Tasks to complete.
1 > Update the Townsville article from "That context matters" up to and including "a similar argument.", and put "calendar year" in place of "financial year".
2 > Carry the Townsville article forward from the point where it ends.

[[ Source passage, beginning ]]

Townsville's Decade: Floods, Hydrogen Dreams, and the Choices That Define TodayUpdated
From the 2019 floods to the hydrogen hub push, understanding where Townsville stands today means tracing a decade of hard choices and harder lessons.
From the 2019 floods to the hydrogen hub push, understanding where Townsville stands today means tracing a decade of hard choices and harder lessons.

Ross River Dam is sitting at around 62 percent capacity this July, comfortable enough for now, but a figure that carries the weight of recent history for the 200,000-odd residents of North Queensland's largest city. The past seven years have pulled Townsville between extremes: a catastrophic flood in February 2019 that inundated more than 20,000 properties across suburbs like Rosslea, Idalia and Cluden, and the grinding dry spells that preceded it. Those twin experiences are the lens through which almost every major infrastructure, planning and economic decision in this city has since been made.
That context matters right now because Townsville is approaching a convergence of deadlines. The Townsville City Council's flood resilience upgrade program, funded jointly through the Commonwealth's Disaster Ready Fund and Queensland Reconstruction Authority commitments made in 2022, is entering its final implementation phase. Decisions deferred after the 2019 disaster about levee upgrades along the Ross River corridor near Aplin's Weir are back on the table, with engineering assessments due for community release before the end of this financial year. Meanwhile, the city's economic transformation pitch, centred on a proposed hydrogen production hub at the Port of Townsville, is competing for federal attention and private capital in an environment where every major coastal city north of Brisbane is running a similar argument.
Townsville's economy has long leaned on Defence. Lavarack Barracks, home to the 3rd Brigade, and RAAF Base Townsville together employ thousands directly and support an extensive network of small businesses across the Kirwan and Bohle industrial precincts. A 2024 federal budget submission prepared by the Townsville Enterprise industry group estimated Defence-related spending contributes roughly $1.8 billion annually to the regional economy. That figure is real, but it has also allowed successive local and state governments to avoid asking harder questions about economic diversification. The hydrogen hub ambition is the most serious attempt yet to change that equation. The Northern Australia Infrastructure Facility has been in preliminary discussions with proponents about financing pathways, though no binding commitments have been announced as of July 2026.

[[ Source passage, end ]]
[[ Raw data, beginning ]]

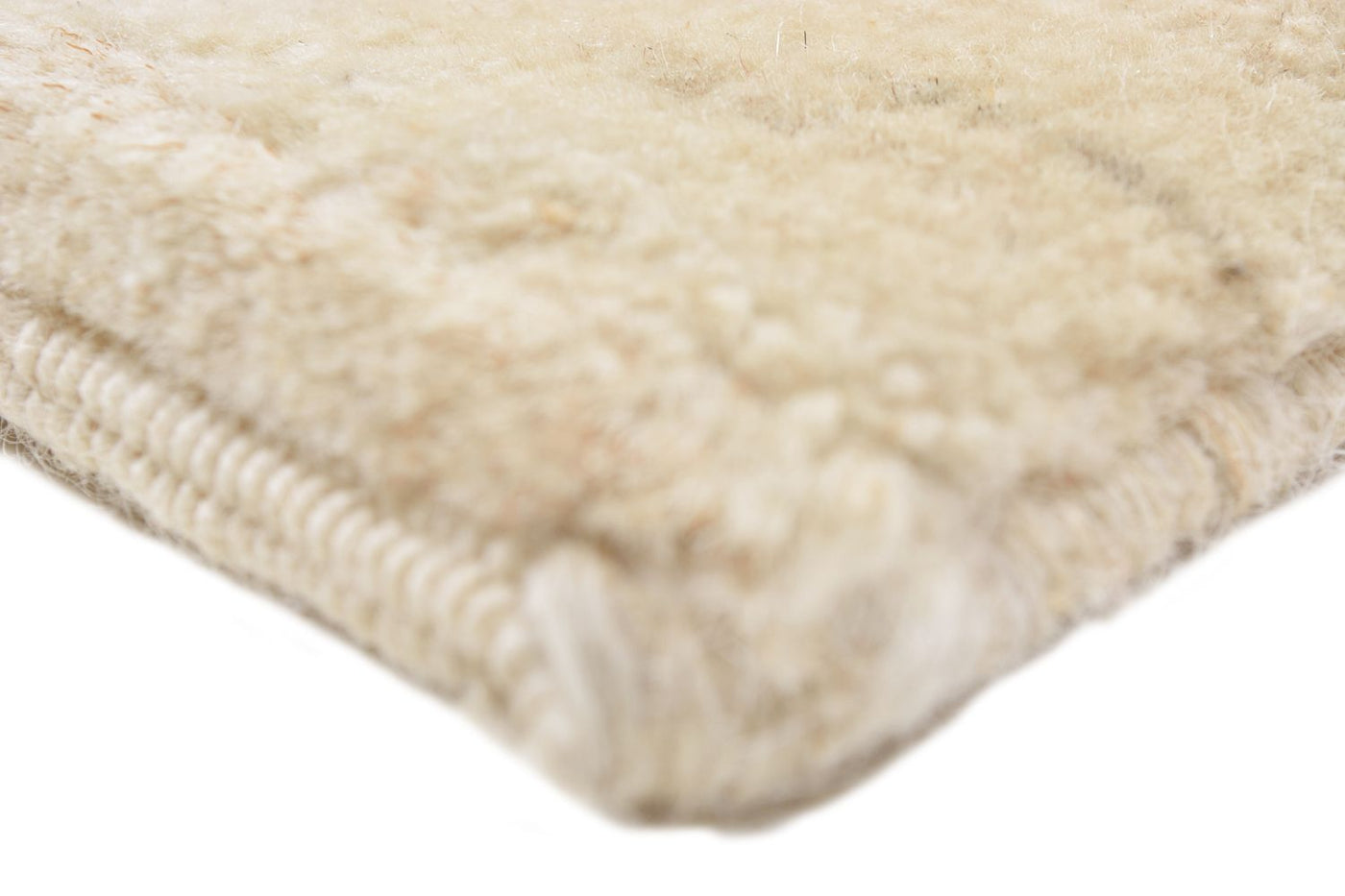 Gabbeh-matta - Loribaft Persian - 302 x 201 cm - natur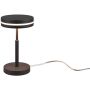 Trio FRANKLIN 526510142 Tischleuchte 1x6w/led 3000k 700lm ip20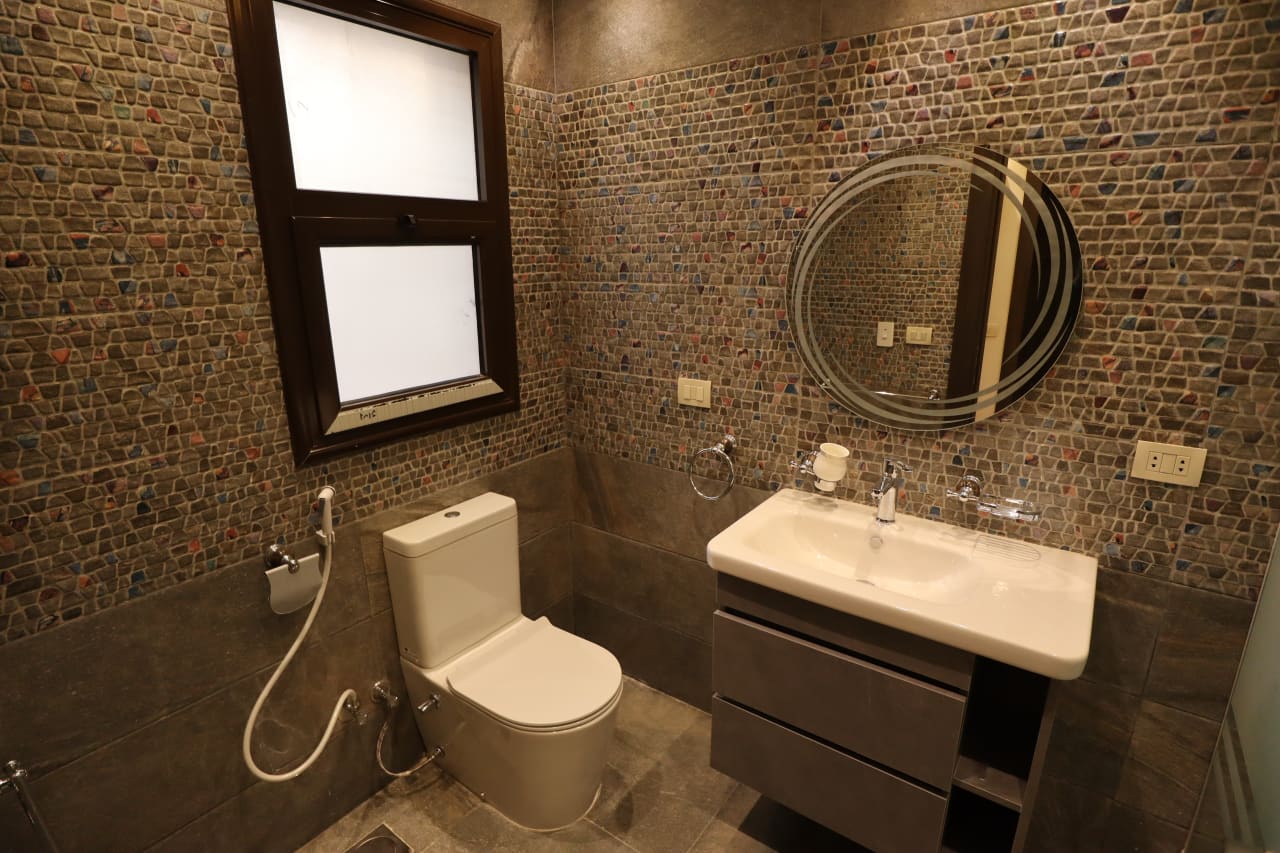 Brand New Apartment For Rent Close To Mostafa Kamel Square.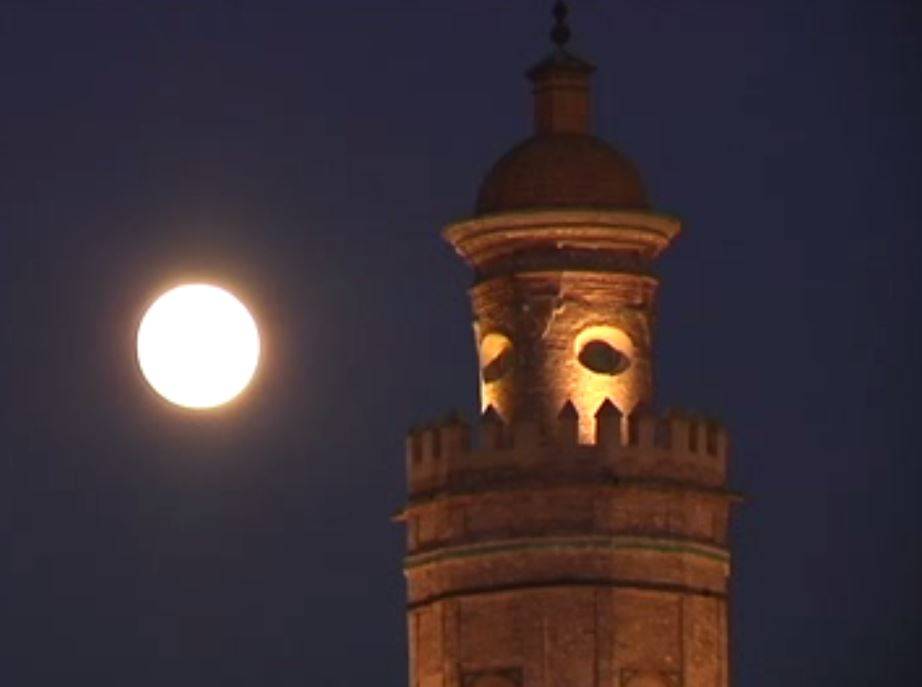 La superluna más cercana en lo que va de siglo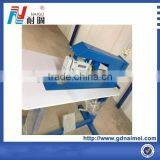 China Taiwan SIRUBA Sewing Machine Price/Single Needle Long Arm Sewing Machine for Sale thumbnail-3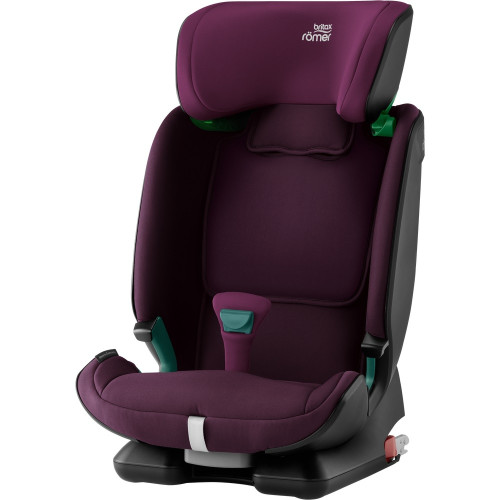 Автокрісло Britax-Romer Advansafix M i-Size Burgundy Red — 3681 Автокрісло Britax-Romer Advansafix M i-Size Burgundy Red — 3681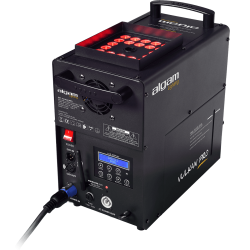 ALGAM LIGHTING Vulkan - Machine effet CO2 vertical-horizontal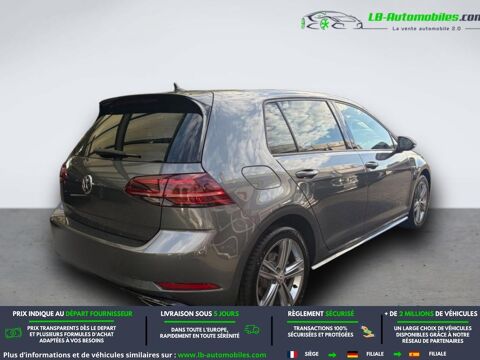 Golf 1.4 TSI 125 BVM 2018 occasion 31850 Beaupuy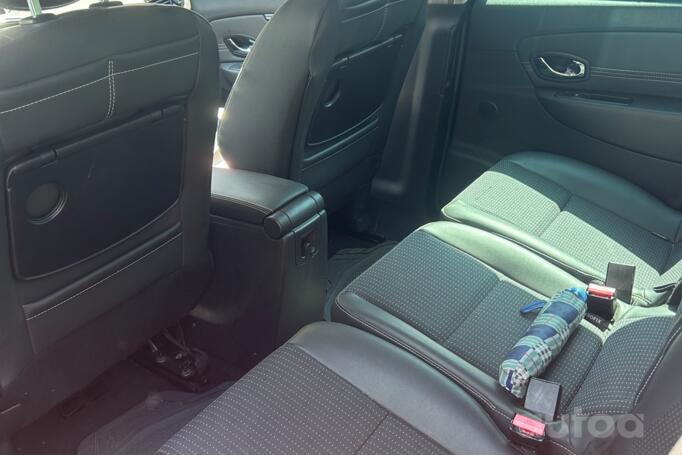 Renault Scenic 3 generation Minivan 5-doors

[[ Raw data, end ]]

Responses by item number.
1 >
That context matters right now because Townsville is approaching a convergence of deadlines. The Townsville City Council's flood resilience upgrade program, funded jointly through the Commonwealth's Disaster Ready Fund and Queensland Reconstruction Authority commitments made in 2022, is entering its final implementation phase. Decisions deferred after the 2019 disaster about levee upgrades along the Ross River corridor near Aplin's Weir are back on the table, with engineering assessments due for community release before the end of this calendar year. Meanwhile, the city's economic transformation pitch, centred on a proposed hydrogen production hub at the Port of Townsville, is competing for federal attention and private capital in an environment where every major coastal city north of Brisbane is running a similar argument.

2 >
The same military presence shapes demographic and social dynamics that don't always make headlines. Townsville's Pacific Island community, concentrated particularly in the Belgian Gardens and Mundingburra areas, has grown steadily over the past decade, tied partly to Defence contractor roles and partly to family chain migration from Fiji, Samoa and Tonga. Community organisations including the Townsville Multicultural Support Group on Nathan Street have flagged housing affordability as a mounting pressure, with median weekly rents in Townsville hitting $490 for a three-bedroom house as of the March 2026 quarter, up from $320 just four years earlier.
Queensland's First Nations treaty process, which moved into formal negotiations in late 2024 under the framework established by the Path to Treaty Act, has particular resonance in Townsville. The city sits on Wulgurukaba and Bindal country, and local Traditional Owner groups have been engaged in preliminary discussions with state treaty negotiators. The Townsville Aboriginal and Islander Health Service on Wills Street has been one of the organisational anchors for community coordination around treaty consultations, though residents and advocates have consistently said the pace of the process does not reflect the urgency felt on the ground.
All of this lands in a week when southern Australian cities are grappling with record winter heat, Sydney's June temperatures just broke marks standing since 1859. Townsville's own climate trajectory, characterised by intensifying wet season rainfall events and longer dry intervals between them, makes the engineering choices being finalised right now about flood infrastructure and water storage genuinely consequential. The dam level that looks comfortable today is the product of a wet season that delivered above-median rainfall through February and March. The Council's Long-Term Water Security Strategy, adopted in 2021, targets a minimum operational buffer of 40 percent dam capacity. Getting below that threshold, as the city did briefly in 2017, is what sets off the political alarm bells.
The practical upshot for residents: the next six months are a genuine decision window. Public consultation on the revised Aplin's Weir levee design is expected to open through the Townsville City Council's Have Your Say portal in August. Separately, the Queensland Department of Energy and Climate is scheduled to release an updated North Queensland Renewable Energy Zone assessment by September, a document that will either validate or complicate the hydrogen hub business case. Pay attention to both.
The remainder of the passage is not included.